Kunst und Literatur:
Dass Animes die Fantasie ihrer Anhänger mindestens genauso sehr anregen, wie „Die Tribute von Panem“, „Harry Potter“ oder andere große Film- oder Buchreihen, ist kein Geheimnis. Fabelwesen und wunderhafte Traumwelten laden dazu ein, Geschichten weiterzuentwickeln oder nach den eigenen Wünschen umzugestalten. So ist es auch in der Anime-Szene Gang und Gebe, sich künstlerisch auszulassen.
Es gibt Schreiber, die ganze Universen neu erschaffen und die geliebten Charaktere neu erfinden. Dabei wird der Fantasie schier keine Grenze gesetzt. Manch unscheinbarem Szenemitglied werden hier wahre Talente entlockt. Mit ihren sogenannten Fanfictions machen sie sich einen Namen. Auch die Saga um Mr Grey ist (wenn auch nicht von einem Anime abgeleitet) das Werk eines Fans, der aus einer vorgegebenen Geschichte etwas Neues erschuf.
In der Szene zum Teil noch bekannter als die vielen Schreiber sind die zahlreichen Fanartzeichner. Die bildhaften Vorlagen aus Animes und Mangas (japanischen Comics) werden künstlerisch neu interpretiert.

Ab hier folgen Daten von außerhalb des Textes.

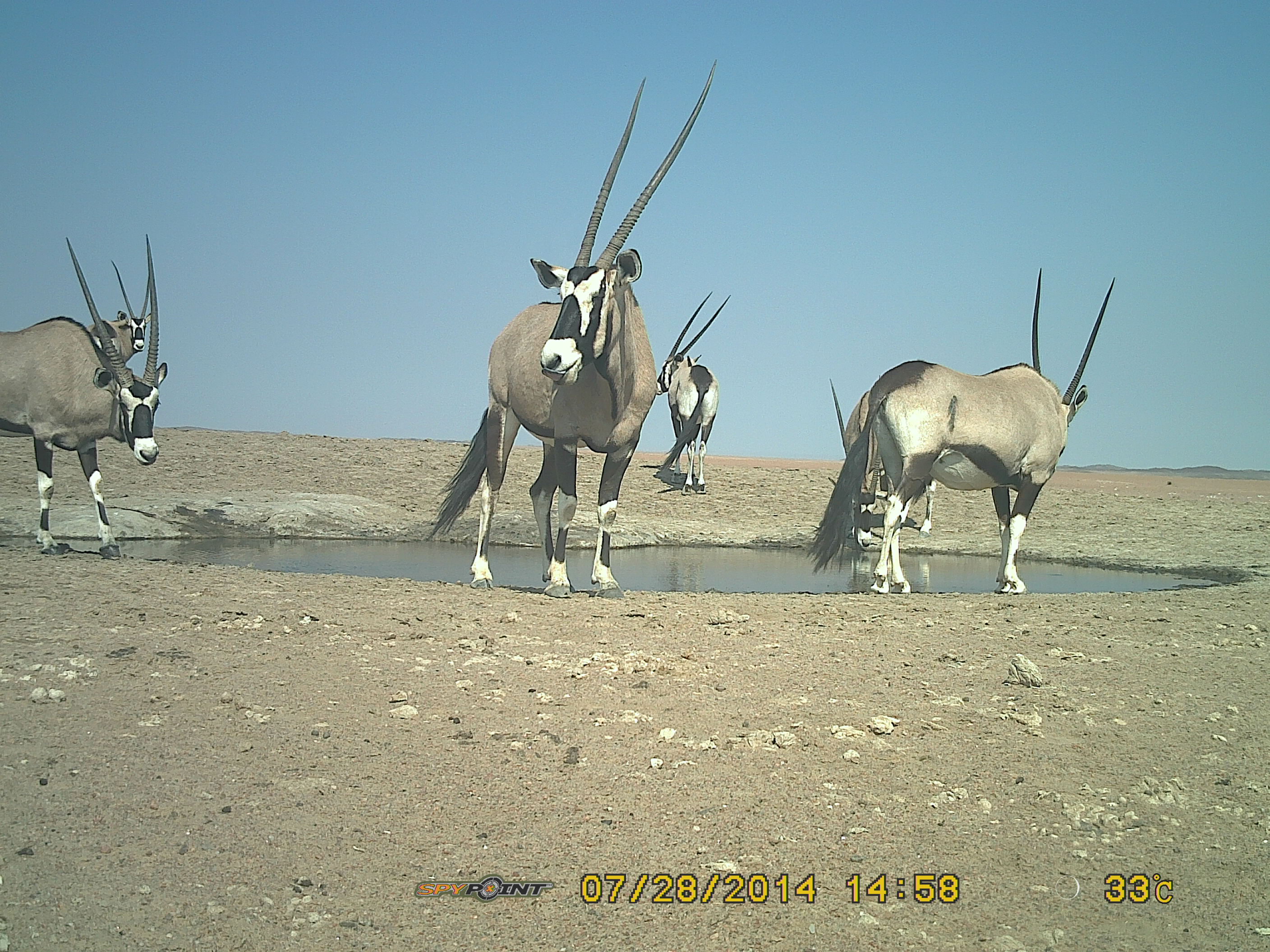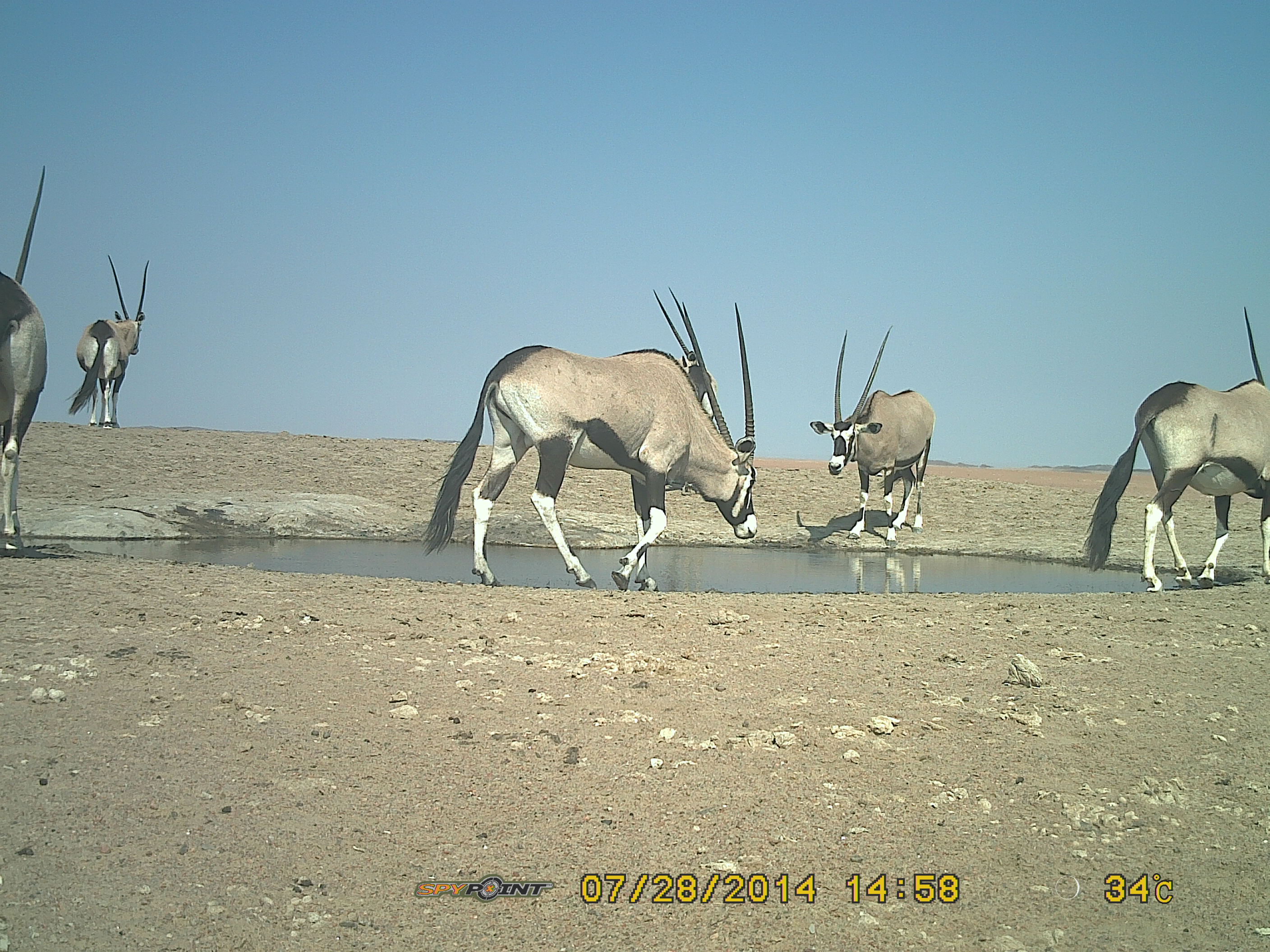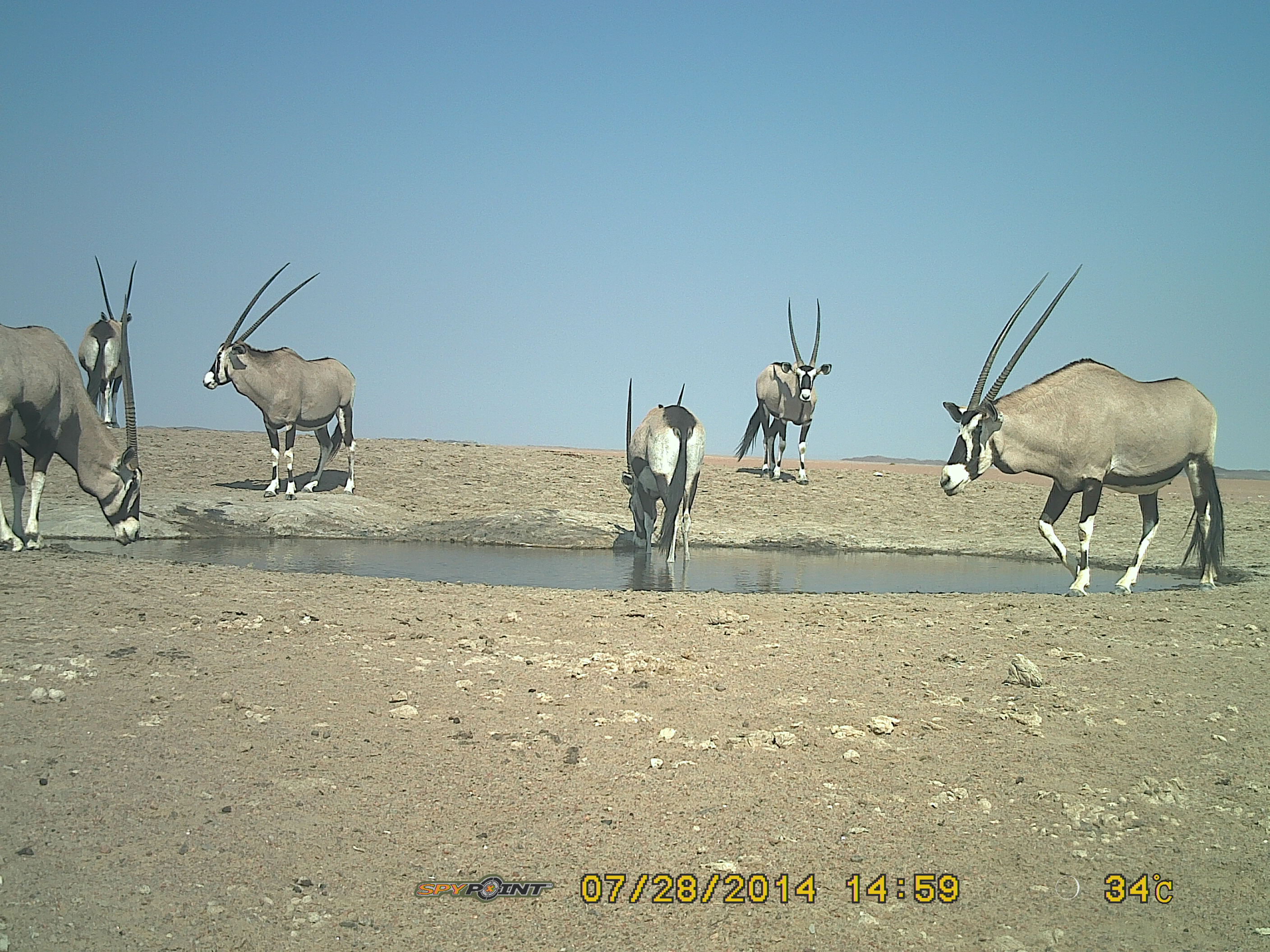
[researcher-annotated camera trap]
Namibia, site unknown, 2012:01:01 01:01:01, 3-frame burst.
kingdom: Animalia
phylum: Chordata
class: Mammalia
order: Artiodactyla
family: Bovidae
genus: Oryx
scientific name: Oryx gazella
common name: gemsbok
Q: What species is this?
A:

Künstler und Schreiber leben sich in ihren Fanarts und Fanfictions aus. Sie führen Geschichten wie Sailor Moon fort, die in sich längst abgeschlossen wurden, schließen Lücken, die die Autoren ließen, finden Hintergründe für Gegebenheiten, die im Original nicht erläutert werden, „entführen“ die Charaktere in andere Welten oder lassen neue Beziehungen zwischen Figuren, die im Original anders zueinander stehen, entstehen. Dabei liefern sie immer neue Werke und kommen dem Wunsch anderer Fans nach, mehr über die Lieblinge erfahren zu wollen. Auf so gut wie jeder Con gibt es für die Zeichner und Bastler auch einen eigenen Künstlerbereich, wo sie ihre Werke vorstellen und künstlerische Dienste anbieten. Auch auf der Contaku in Magdeburg wird es einen solchen Abschnitt geben.